Wherein, the concrete steps of step 1 are:
Step 1-1: remove the user of scoring number of times lower than threshold k, wherein threshold k can regulate according to the situation of system scoring and the concrete fine degree detected;
Step 1-2: according to the principle rounded up, to mark not for integer discretize is carried out in the scoring of integer;
Step 1-3: by user ID, product IDs, user store the form of the score data of product according to tlv triple (u, p, v).
In described step 1, usual K value is 8.
In described step 2, the degree of confidence vector dimension of each user is inconsistent, adopts xml file to store.
The concrete steps of described step 3 are:
Step 3-1: the mean value and the variance that calculate every user's degree of confidence vector, at calculating mean value divided by square extent, obtain user's fiduciary level;
Step 3-2: by all users according to the arrangement of fiduciary level size ascending order, choose top n user, generates malice scoring user candidate list.
The concrete steps of described step 4 are:
Step 4-1: calculate a mean value of product scoring, this mean value is considered as the proper mass of product;
Step 4-2: in malice that calculation procedure 3 obtains scoring user candidate list, each user is for the proper mass irrelevance of each product, namely user is to the difference of the scoring of product and this product proper mass;
Step 4-3: calculate the proper mass irrelevance absolute value of each user to each product, then it is averaging, obtain the scoring irrelevance of this user;
Step 4-4: each user is carried out descending sort according to irrelevance of marking, chooses a front M user for the final user that maliciously marks, generates user list of maliciously marking.
The present invention is based on user's scoring to detect, eliminate the complicated procedures of forming of process text on the one hand, improve detection efficiency, be applicable to nearly all evaluation system, first detect malice scoring user Candidate Set on the other hand, again secondary detection is carried out to the user in Candidate Set, this operation makes the present invention greatly improve in identification accuracy, and especially in user marks number Realistic Evaluation system that and malice mark number of users relative to all number of users ratio little less of the total ratio of product, Detection results is very outstanding.
Accompanying drawing explanation
Fig. 1 is a kind of process flow diagram being applicable to the method for detection of malicious scoring user in large scale community media system provided by the invention.
Fig. 2 is the processing flow chart of generation user degree of confidence vector provided by the invention.
Fig. 3 is the process flow diagram that User reliability provided by the invention calculates and malice scoring user candidate list generates.
Fig. 4 provided by the inventionly resequences to malice user's candidate list of mark according to user's scoring in malice scoring user candidate list and product proper mass departure degree, obtains final malice and to mark the process flow diagram of user.
Embodiment
For making the object, technical solutions and advantages of the present invention clearly understand, below in conjunction with specific embodiment, and with reference to accompanying drawing, the present invention is described in more detail.

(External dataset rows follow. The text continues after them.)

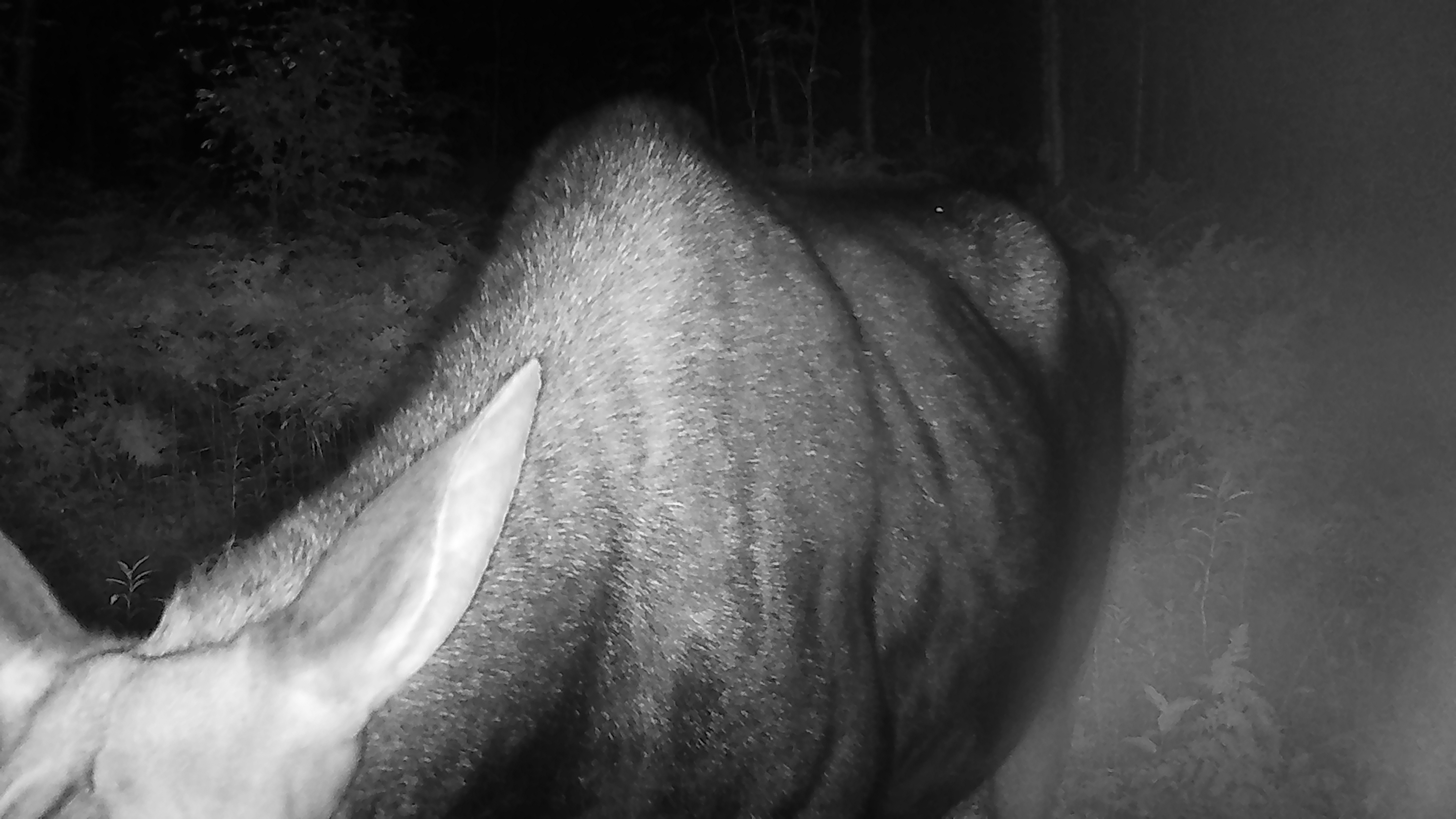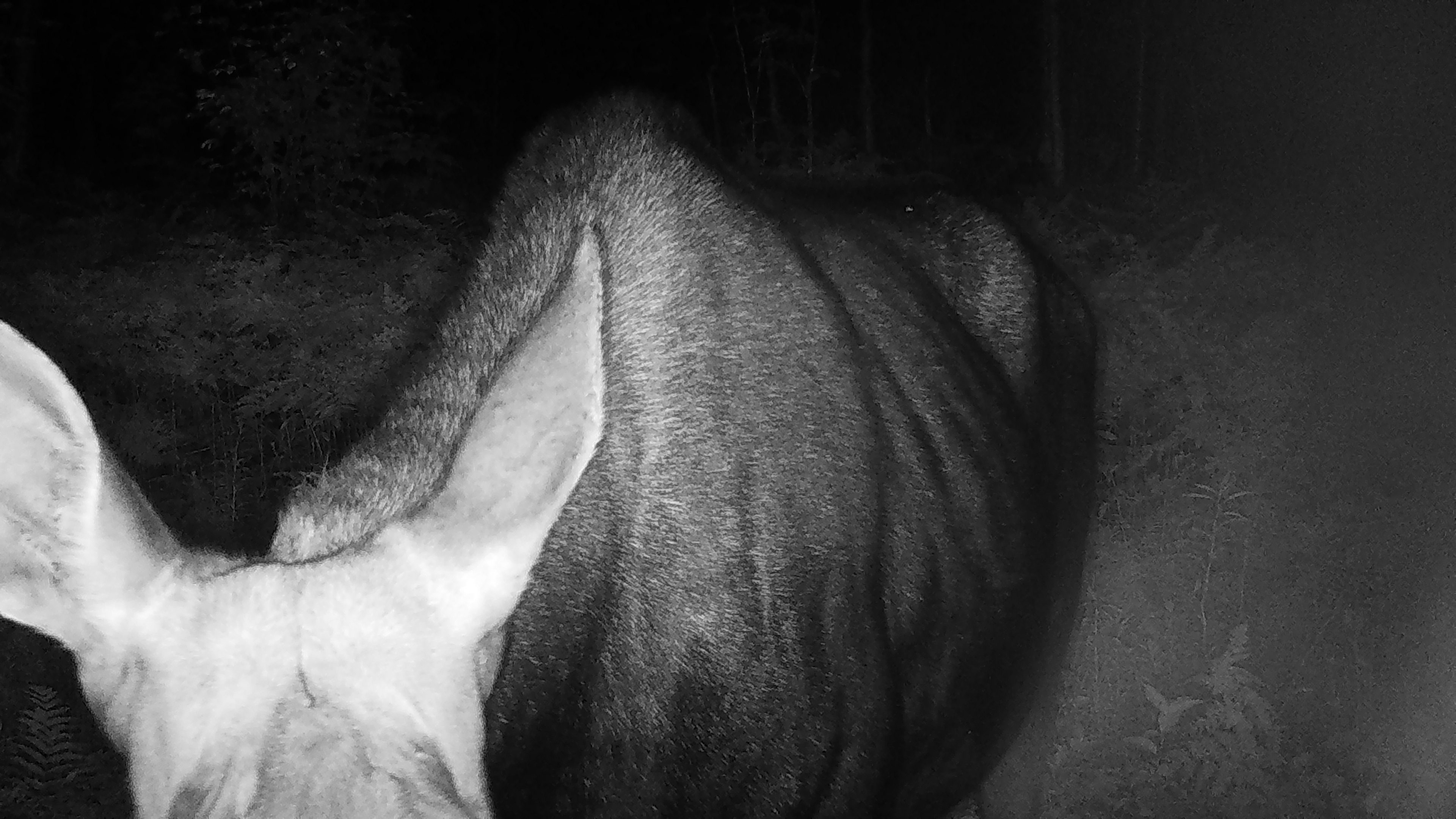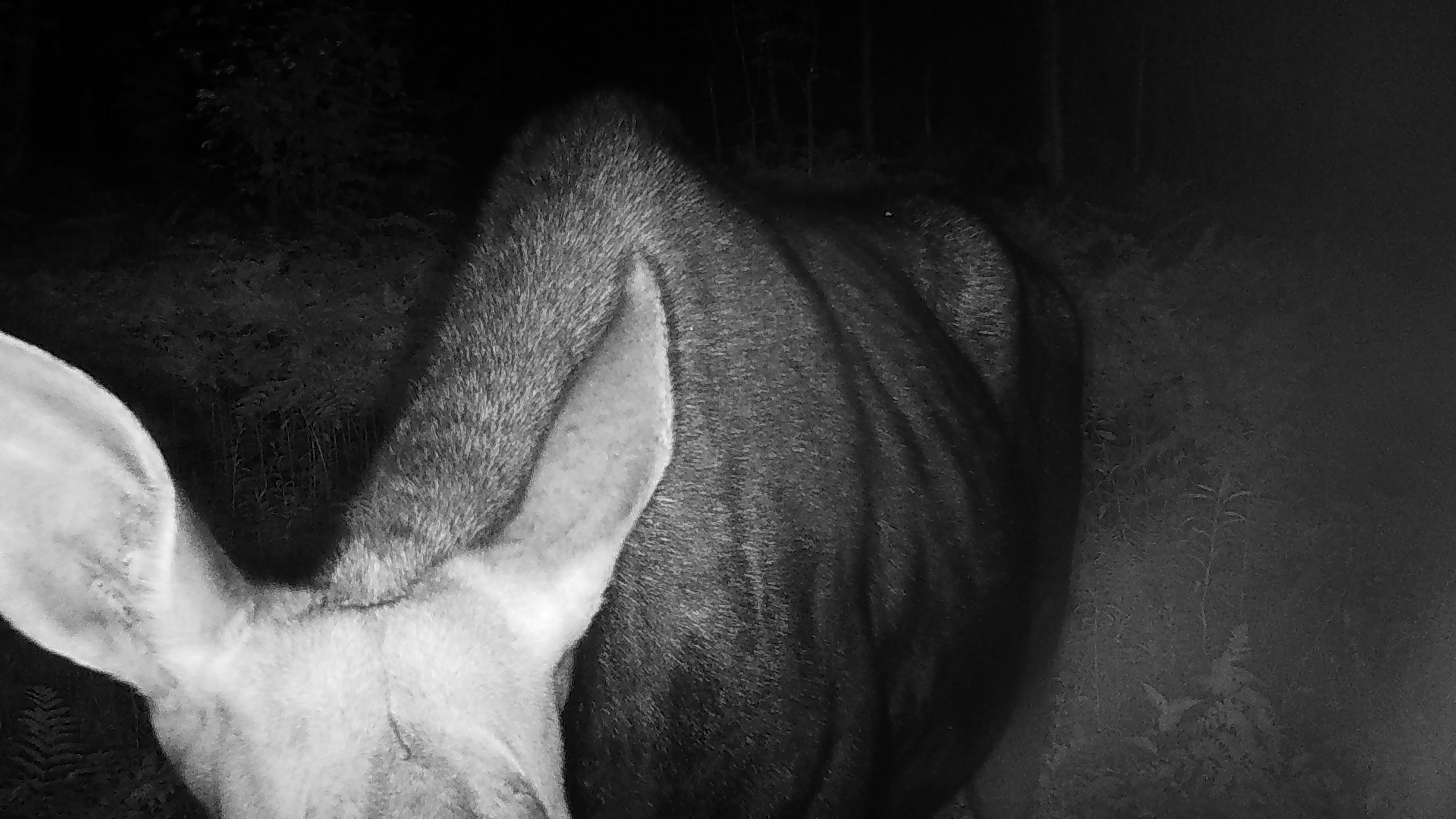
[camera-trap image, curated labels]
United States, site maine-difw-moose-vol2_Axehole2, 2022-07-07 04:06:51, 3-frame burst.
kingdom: Animalia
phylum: Chordata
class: Mammalia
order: Artiodactyla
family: Cervidae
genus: Alces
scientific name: Alces alces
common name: moose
Moose (Alces alces).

Below in conjunction with accompanying drawing, the present invention is described in detail, be to be noted that described example is only intended to be convenient to the understanding of the present invention, and any restriction effect is not play to it.
The present invention propose based on malice scoring user detection method in the Social Media of scoring behavior cluster, overall procedure is as shown in Figure 1.
Step 1 is data preprocessing module.The raw data inputted system is carried out pre-service by this module, filtering noise data, and carries out discrete integer to score data, and pretreated data are the input of feature extraction operation in step S2.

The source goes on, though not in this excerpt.